Die Bergwachten in Thüringen stehen vor erheblichen Herausforderungen. In den letzten zwei Jahrzehnten ist die Zahl der Bergwachten von 31 auf 26 gesunken. Daniel Fritzsche vom Deutschen Roten Kreuz führt dies auf den demografischen Wandel und Nachwuchsprobleme zurück. Insbesondere kleinere Bergwachten haben mit Zusammenlegungen oder Auflösungen zu kämpfen, da sie nur wenige Einsätze verzeichnen.

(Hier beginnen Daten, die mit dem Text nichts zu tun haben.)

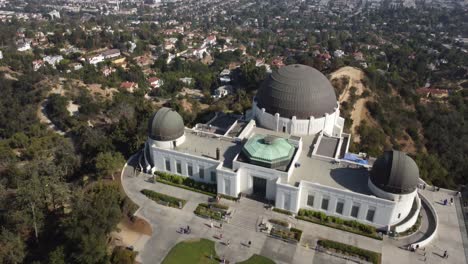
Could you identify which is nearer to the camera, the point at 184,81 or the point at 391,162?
the point at 391,162

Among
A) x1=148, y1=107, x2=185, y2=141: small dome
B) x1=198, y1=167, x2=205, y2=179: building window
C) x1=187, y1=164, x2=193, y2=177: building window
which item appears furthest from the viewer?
x1=148, y1=107, x2=185, y2=141: small dome

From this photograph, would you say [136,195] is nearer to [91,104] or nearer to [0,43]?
[91,104]

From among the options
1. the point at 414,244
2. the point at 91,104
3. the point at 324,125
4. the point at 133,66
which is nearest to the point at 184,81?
the point at 133,66

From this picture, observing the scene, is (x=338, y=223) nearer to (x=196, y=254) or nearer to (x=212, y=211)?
(x=212, y=211)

Finanzielle Unterstützung und die Bereitstellung von Einsatztechnik gestalten sich zunehmend schwieriger. Um eine effektive Einsatzbereitschaft in den betroffenen Regionen zu gewährleisten, ist es notwendig, die Kräfte zu bündeln. Trotz dieser Herausforderungen bleibt die Einsatzbereitschaft der aktiven Mitglieder bei Notfällen jedoch bei 100 Prozent.

Zusammenschlüsse und Auflösungen

Bergretter rücken notfallmäßig zu Einsätzen aus, die Wintersportler, Wanderer, Kletterer, Mountainbiker oder Waldarbeiter betreffen. In diesem Jahr haben sich die Bergwachten in Rotterode und Oberschönau im Kreis Schmalkalden-Meiningen zusammengeschlossen, während die Bergwacht in Hohleborn, einem Ortsteil von Floh-Seligenthal, zum Jahresende aufgelöst wird. Eine geplante Zusammenlegung von vier Bergwachten im Kreis Sonneberg, die bereits eng zusammenarbeiten, ist ebenfalls im Gespräch. Diese Entwicklung stellt eine „massive Herausforderung“ für den Landesverband dar.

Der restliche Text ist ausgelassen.